WORK TO BE COMPLETED >> When you reach the line containing "A: Eastern gartersnake" in the data below, begin returning lines exactly as written, and stop once the line containing "common name: stoat" has been returned.

THE DATA >>

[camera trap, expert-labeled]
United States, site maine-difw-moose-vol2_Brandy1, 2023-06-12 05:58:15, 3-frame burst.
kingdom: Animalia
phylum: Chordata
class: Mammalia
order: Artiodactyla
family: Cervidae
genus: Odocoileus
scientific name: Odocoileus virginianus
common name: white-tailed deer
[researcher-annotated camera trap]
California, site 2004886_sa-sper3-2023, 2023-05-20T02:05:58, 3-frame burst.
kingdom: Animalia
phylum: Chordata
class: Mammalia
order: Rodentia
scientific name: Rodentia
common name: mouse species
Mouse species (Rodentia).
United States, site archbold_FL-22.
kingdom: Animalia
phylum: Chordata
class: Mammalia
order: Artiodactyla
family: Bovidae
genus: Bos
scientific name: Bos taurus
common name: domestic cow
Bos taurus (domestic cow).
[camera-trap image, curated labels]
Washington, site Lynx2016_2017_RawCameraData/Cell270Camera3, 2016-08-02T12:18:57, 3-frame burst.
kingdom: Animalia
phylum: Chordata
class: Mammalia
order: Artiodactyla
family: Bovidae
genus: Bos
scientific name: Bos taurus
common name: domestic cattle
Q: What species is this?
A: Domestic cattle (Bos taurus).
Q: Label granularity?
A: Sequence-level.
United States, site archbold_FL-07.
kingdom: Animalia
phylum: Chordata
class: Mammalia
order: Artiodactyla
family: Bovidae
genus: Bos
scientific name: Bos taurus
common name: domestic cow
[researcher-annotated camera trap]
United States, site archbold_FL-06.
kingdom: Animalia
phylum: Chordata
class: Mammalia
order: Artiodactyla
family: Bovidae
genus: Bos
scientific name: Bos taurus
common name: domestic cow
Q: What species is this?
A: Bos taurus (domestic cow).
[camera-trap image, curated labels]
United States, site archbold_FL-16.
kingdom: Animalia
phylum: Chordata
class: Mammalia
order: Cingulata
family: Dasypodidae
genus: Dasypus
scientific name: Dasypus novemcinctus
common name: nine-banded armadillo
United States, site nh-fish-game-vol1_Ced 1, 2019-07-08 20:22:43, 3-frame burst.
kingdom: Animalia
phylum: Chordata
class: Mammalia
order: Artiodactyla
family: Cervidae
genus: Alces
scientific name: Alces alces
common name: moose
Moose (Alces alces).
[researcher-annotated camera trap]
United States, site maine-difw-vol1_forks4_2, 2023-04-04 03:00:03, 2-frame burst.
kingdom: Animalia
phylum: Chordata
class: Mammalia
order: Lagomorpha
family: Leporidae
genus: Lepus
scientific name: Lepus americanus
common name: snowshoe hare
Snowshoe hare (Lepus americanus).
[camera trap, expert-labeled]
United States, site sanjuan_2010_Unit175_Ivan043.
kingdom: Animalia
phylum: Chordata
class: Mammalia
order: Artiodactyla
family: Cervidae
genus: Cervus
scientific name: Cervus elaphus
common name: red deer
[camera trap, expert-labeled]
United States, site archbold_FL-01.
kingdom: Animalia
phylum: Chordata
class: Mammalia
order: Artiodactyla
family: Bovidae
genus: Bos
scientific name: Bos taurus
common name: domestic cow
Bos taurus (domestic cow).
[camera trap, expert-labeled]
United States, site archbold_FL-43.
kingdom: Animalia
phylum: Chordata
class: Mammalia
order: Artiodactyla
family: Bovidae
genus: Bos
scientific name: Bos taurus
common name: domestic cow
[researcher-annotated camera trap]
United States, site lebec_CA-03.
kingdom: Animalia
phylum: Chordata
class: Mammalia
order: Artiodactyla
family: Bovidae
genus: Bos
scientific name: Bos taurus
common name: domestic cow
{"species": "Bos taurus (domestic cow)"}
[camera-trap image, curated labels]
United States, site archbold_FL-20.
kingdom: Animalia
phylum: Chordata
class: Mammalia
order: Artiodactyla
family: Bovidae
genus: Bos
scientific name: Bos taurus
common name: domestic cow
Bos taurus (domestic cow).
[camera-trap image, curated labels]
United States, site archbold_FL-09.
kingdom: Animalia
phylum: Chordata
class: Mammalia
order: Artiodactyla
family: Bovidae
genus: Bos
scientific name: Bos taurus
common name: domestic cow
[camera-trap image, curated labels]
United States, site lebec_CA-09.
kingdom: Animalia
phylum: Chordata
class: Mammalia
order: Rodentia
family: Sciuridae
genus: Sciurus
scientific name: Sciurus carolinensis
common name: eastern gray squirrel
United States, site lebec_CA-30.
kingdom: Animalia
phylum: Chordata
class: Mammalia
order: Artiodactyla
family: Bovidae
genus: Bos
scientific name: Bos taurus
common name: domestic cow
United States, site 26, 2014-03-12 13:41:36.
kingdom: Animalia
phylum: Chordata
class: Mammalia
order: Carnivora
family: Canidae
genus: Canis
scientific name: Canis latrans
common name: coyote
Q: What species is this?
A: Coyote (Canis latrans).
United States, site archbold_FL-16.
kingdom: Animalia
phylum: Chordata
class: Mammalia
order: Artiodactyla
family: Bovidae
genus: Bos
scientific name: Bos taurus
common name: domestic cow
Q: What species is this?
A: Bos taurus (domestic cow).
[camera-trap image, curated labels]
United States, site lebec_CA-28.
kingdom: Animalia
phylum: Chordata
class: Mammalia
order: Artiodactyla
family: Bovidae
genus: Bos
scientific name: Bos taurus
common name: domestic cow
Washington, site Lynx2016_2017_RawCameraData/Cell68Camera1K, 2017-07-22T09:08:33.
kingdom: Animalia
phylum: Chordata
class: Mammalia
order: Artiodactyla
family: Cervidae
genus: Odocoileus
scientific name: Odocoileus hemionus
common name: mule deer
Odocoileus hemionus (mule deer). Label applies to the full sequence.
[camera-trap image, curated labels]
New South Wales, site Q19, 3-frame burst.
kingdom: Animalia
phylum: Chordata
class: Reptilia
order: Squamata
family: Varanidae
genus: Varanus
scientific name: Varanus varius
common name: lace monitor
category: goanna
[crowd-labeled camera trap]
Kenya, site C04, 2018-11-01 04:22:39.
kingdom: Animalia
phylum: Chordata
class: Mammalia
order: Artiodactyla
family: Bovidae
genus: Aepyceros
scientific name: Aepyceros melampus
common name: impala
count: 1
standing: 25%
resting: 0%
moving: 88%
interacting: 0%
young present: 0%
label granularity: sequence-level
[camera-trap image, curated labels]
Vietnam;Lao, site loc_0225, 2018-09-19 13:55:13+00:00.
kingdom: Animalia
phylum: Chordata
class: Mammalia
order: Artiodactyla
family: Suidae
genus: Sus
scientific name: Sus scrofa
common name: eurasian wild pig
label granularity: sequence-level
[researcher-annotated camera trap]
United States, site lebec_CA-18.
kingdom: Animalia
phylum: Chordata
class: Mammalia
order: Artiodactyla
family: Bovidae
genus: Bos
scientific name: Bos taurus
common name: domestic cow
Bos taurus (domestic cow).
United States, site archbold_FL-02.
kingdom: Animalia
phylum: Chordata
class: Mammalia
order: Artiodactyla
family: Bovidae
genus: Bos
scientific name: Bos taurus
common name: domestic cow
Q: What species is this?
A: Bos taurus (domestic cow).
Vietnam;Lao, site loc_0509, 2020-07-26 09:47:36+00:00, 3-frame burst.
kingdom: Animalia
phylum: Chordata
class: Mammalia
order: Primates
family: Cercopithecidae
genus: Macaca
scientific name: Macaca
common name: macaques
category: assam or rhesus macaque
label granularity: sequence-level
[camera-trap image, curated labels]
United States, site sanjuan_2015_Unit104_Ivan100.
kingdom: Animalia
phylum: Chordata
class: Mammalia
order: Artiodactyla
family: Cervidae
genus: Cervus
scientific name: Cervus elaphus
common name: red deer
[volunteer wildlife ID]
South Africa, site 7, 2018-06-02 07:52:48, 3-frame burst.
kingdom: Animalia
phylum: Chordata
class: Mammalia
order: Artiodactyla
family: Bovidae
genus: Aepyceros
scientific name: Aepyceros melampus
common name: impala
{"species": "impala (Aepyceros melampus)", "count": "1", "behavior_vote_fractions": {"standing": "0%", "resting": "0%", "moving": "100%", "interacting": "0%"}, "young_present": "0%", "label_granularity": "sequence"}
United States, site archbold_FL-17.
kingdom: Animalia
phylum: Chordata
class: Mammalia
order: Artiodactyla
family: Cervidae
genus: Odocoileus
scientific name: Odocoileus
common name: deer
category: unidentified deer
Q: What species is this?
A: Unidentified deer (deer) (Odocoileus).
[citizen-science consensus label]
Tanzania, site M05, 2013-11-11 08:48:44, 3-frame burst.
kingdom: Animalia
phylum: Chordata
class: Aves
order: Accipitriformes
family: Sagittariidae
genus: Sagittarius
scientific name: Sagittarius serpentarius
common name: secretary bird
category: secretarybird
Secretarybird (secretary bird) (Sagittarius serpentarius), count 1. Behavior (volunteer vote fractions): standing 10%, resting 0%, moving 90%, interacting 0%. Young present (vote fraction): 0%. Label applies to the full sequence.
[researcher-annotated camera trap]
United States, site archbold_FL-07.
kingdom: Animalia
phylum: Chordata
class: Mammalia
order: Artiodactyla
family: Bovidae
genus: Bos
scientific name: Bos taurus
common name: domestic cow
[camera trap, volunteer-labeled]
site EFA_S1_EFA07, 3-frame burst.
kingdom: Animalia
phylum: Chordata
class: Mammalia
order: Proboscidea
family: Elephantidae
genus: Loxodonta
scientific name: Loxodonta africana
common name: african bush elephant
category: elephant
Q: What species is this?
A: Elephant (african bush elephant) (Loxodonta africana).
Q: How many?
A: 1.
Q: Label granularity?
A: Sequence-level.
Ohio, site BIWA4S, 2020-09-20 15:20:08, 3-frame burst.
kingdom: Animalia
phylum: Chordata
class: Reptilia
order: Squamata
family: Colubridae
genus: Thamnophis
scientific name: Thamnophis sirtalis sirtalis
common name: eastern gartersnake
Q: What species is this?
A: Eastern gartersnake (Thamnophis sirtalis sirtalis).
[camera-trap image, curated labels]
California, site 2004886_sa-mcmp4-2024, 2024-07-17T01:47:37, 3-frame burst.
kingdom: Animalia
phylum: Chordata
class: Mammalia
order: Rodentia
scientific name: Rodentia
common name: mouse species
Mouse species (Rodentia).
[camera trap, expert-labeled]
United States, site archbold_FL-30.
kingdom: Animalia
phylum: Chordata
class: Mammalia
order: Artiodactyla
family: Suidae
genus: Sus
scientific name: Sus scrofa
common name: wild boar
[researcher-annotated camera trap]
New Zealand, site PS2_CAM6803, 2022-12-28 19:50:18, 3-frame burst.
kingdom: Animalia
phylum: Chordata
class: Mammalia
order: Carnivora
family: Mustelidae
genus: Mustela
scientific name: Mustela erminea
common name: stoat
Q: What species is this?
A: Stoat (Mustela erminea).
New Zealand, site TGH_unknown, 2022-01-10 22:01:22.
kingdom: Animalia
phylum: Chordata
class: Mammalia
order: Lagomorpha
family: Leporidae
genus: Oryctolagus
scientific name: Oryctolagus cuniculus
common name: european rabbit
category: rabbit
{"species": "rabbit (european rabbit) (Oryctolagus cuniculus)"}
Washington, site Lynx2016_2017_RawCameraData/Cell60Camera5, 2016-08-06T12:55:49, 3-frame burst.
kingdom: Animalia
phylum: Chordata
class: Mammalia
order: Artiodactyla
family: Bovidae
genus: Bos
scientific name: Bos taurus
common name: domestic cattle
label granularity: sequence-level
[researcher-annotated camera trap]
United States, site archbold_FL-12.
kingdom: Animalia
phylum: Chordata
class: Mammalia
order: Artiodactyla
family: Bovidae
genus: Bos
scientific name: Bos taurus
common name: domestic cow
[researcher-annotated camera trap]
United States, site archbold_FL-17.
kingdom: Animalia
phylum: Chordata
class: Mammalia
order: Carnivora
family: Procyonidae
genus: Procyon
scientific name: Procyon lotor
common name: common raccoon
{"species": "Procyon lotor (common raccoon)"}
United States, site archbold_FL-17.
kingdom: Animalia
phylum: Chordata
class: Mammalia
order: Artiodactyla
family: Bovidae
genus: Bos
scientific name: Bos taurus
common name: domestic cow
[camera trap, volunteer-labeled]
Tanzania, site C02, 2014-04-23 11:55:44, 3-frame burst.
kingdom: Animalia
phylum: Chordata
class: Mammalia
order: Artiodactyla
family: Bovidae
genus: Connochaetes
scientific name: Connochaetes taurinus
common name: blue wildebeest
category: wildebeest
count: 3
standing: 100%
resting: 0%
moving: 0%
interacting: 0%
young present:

REPLY TO THE TASK >>
A: Eastern gartersnake (Thamnophis sirtalis sirtalis).
[camera-trap image, curated labels]
California, site 2004886_sa-mcmp4-2024, 2024-07-17T01:47:37, 3-frame burst.
kingdom: Animalia
phylum: Chordata
class: Mammalia
order: Rodentia
scientific name: Rodentia
common name: mouse species
Mouse species (Rodentia).
[camera trap, expert-labeled]
United States, site archbold_FL-30.
kingdom: Animalia
phylum: Chordata
class: Mammalia
order: Artiodactyla
family: Suidae
genus: Sus
scientific name: Sus scrofa
common name: wild boar
[researcher-annotated camera trap]
New Zealand, site PS2_CAM6803, 2022-12-28 19:50:18, 3-frame burst.
kingdom: Animalia
phylum: Chordata
class: Mammalia
order: Carnivora
family: Mustelidae
genus: Mustela
scientific name: Mustela erminea
common name: stoat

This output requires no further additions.